The pair that minimizes THREEWAY_SQUARE(start, low index, high index, end) is kept.

This method seems to be better than wx's for almost all cases except in-order traversal. I'm not actually sure what the complexity here would be;  I think its still O(n) for random access.

Sunday, June 15, 2014

Beginning UTF-8 Implementation

Over the last week and a half, I've begun working on implementing UTF-8 based unicodes in PyPy.

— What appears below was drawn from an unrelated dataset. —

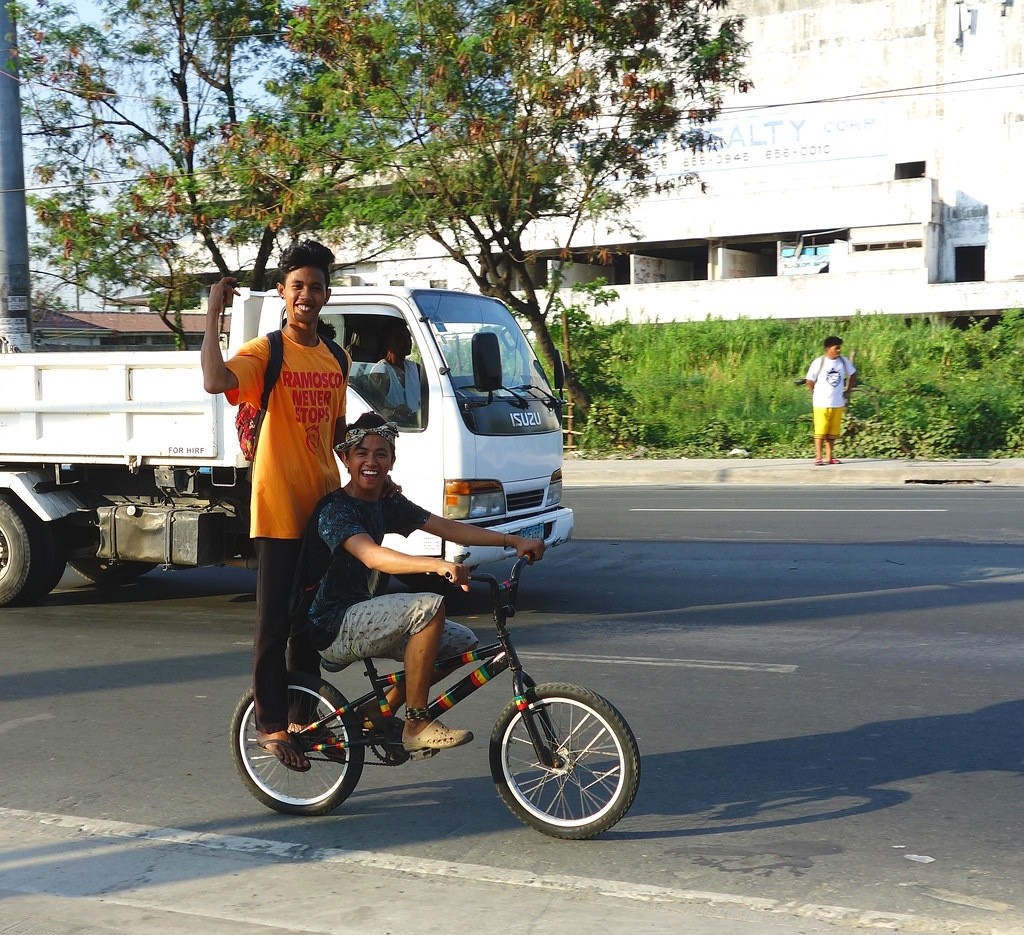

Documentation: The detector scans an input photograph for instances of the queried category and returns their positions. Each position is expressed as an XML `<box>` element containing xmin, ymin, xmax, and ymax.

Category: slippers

As I've stated in a previous blog post, my goal is to replace the use of the RPython unicode type in PyPy with a PyPy-specific UTF-8 implementation.  The motivation for doing this is to simplify PyPy's unicode support by providing a single implementation and application-level interface irrespective of the platform.  Presently, the size of the system's wchar_t type determines which representation is used, from both perspectives.  The new implementation will represent the unicode strings internally as an RPython string of bytes, but the user will interact with the application-level unicode string on a code point basis.  In other words, the user will have a "UTF-32" interface.

Since Python supports converting unicode objects into UTF-8 byte strings and vice-versa, RPython helper functions already exist for a lot of the handling of UTF-8. I am largely reusing these with minimal modifications.  As a result, most of my work is a matter of fixing the various places in PyPy where the built-in/RPython unicode type is expected and replacing unicode literals.  That said, I plan on leaving unicode literals in (the interpreter-level) tests in place. Replacing them serves little useful purpose and would make the tests more annoying to read and to write.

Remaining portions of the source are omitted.